ATLANTA (CBS Atlanta) – According to a new study, mice that were paralyzed with a disease similar to multiple sclerosis regained the ability to walk and run again.
MS is a disease of the central nervous system characterized by the destruction of the myelin sheath surrounding neurons, resulting in the formation of plaques.
A team of researchers from The Scripps Research Institute, University of Utah, and University of California Irvine implanted stem cells into the spinal cords of mice.
The mice were able to walk again even after their bodies rejected the stem cells.
“When we implanted the human cells into mice that were paralyzed, they got up and started walking a couple of weeks later, and they completely recovered over the next several months,” Jeanne Loring, a professor of development neurobiology at TSRI, and the study’s co-leader, said in a press release.
“We’ve been studying mouse stem cells for a long time, but we never saw the clinical improvement that occurred with the human cells that Dr. Loring’s lab provided,” Thomas Lane, an immunologist at the University of Utah, said.
MS is a progressive and usually fluctuating disease with patients feeling worse and patients feeling better over many decades.
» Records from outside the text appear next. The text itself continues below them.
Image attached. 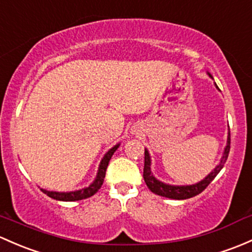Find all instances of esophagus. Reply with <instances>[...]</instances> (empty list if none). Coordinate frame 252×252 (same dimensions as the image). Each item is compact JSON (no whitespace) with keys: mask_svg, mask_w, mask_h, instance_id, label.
Segmentation results:
<instances>
[{"mask_svg":"<svg viewBox=\"0 0 252 252\" xmlns=\"http://www.w3.org/2000/svg\"><path fill=\"white\" fill-rule=\"evenodd\" d=\"M137 131H139V129H137L136 126H134V128L131 129V133H133V134H134V133H137Z\"/></svg>","mask_w":252,"mask_h":252,"instance_id":"obj_1","label":"esophagus"}]
</instances>
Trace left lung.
<instances>
[{"mask_svg":"<svg viewBox=\"0 0 252 252\" xmlns=\"http://www.w3.org/2000/svg\"><path fill=\"white\" fill-rule=\"evenodd\" d=\"M209 76L211 77L210 73H208ZM216 86V83H215ZM216 88L219 89V87L216 86ZM229 150H231V133L228 131V137H227V146L224 147L223 151V156H222L221 160L220 163L217 164L216 168L211 171L205 179L199 181L198 184L194 185H187V186H173V185H168L164 184V182L159 181V180L156 179L153 176L152 171H151V157L150 153H148L147 150H145V166H144V180L146 182L147 187L152 190L153 193L156 194L161 195V197L165 198H171V199H177V200H182V199H189V198L194 197V195L199 194L202 193L206 187L210 185V182L213 181L214 179L216 177V175L221 171V169L223 168L224 163H226L227 158H228L229 155Z\"/></svg>","mask_w":252,"mask_h":252,"instance_id":"left-lung-1","label":"left lung"}]
</instances>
In many cases of patients with MS, permanent disability and even death can occur. The cause of MS is unknown.
In the study, the scientists were able to show that the implanted human stem cells triggered the creation of white blood cells known as regulatory T cells. These cells are responsible for shutting down the autoimmune response at the end of an inflammation. The implanted cells released proteins that signaled cells to re-myelinate the nerve cells that had been stripped of their protective sheaths.
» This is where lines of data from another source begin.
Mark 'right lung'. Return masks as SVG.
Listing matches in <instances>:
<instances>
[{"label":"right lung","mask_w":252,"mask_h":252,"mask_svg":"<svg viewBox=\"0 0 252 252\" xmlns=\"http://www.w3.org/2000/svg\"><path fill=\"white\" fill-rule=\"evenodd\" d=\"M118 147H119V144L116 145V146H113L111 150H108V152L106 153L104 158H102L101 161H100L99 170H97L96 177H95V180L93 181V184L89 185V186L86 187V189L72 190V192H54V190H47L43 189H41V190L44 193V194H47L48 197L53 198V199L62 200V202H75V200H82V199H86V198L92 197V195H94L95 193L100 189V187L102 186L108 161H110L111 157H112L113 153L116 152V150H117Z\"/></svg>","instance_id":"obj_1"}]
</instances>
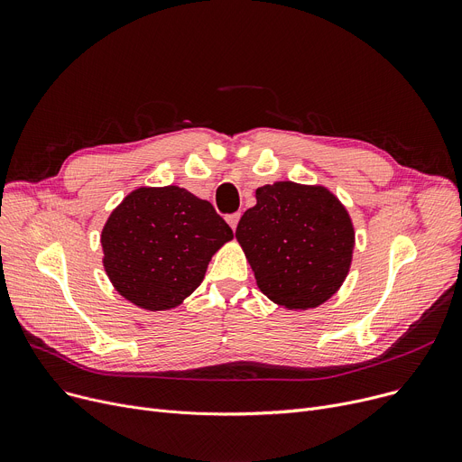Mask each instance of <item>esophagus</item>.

“I wanted the cells to have similar properties, and they looked really different when I didn’t transfer them,” Ron Coleman, a TSRI graduate student in Lorings’s lab, said.
According to the Centers for Disease Control and Prevention, MS is 3 times more common in women than men. The CDC says that because MS is not widely recognized as a childhood disorder, diagnosis is often missed or delays.
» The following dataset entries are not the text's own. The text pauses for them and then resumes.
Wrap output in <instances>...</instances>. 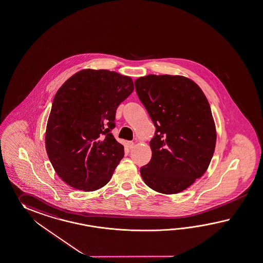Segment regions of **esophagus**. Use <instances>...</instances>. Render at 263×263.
<instances>
[{
	"label": "esophagus",
	"instance_id": "obj_1",
	"mask_svg": "<svg viewBox=\"0 0 263 263\" xmlns=\"http://www.w3.org/2000/svg\"><path fill=\"white\" fill-rule=\"evenodd\" d=\"M127 145H128V147L130 148V149H131V148L134 147V141H127Z\"/></svg>",
	"mask_w": 263,
	"mask_h": 263
}]
</instances>
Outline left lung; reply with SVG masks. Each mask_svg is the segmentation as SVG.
I'll use <instances>...</instances> for the list:
<instances>
[{
  "label": "left lung",
  "mask_w": 263,
  "mask_h": 263,
  "mask_svg": "<svg viewBox=\"0 0 263 263\" xmlns=\"http://www.w3.org/2000/svg\"><path fill=\"white\" fill-rule=\"evenodd\" d=\"M135 86L156 127L152 158L141 167V178L157 192H181L206 172L214 155L210 104L199 85L183 76L150 74Z\"/></svg>",
  "instance_id": "obj_1"
}]
</instances>
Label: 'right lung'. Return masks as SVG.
<instances>
[{"mask_svg": "<svg viewBox=\"0 0 263 263\" xmlns=\"http://www.w3.org/2000/svg\"><path fill=\"white\" fill-rule=\"evenodd\" d=\"M131 78L84 69L57 91L45 131L46 153L59 177L86 192L108 182L124 156L116 141V111L133 92Z\"/></svg>", "mask_w": 263, "mask_h": 263, "instance_id": "obj_1", "label": "right lung"}]
</instances>
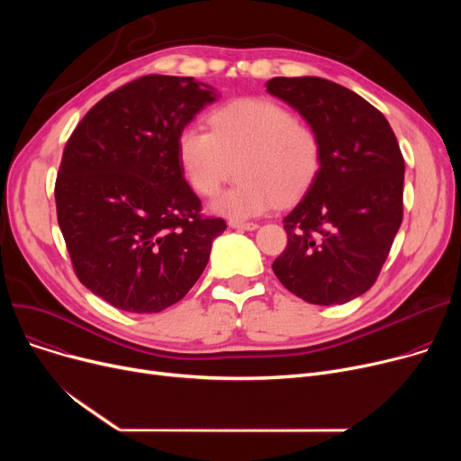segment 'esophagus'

The team is working on further research to see if they can pinpoint which proteins released by the neural precursor cells are responsible for the animals’ recovery. “Once we identify the factors that are responsible for healing, we could make a drug out of them,” Lane said.
“We’re on the trail now of what these cells do and how they work,” Loring added.
The findings were reported in the journal Stem Cell Reports.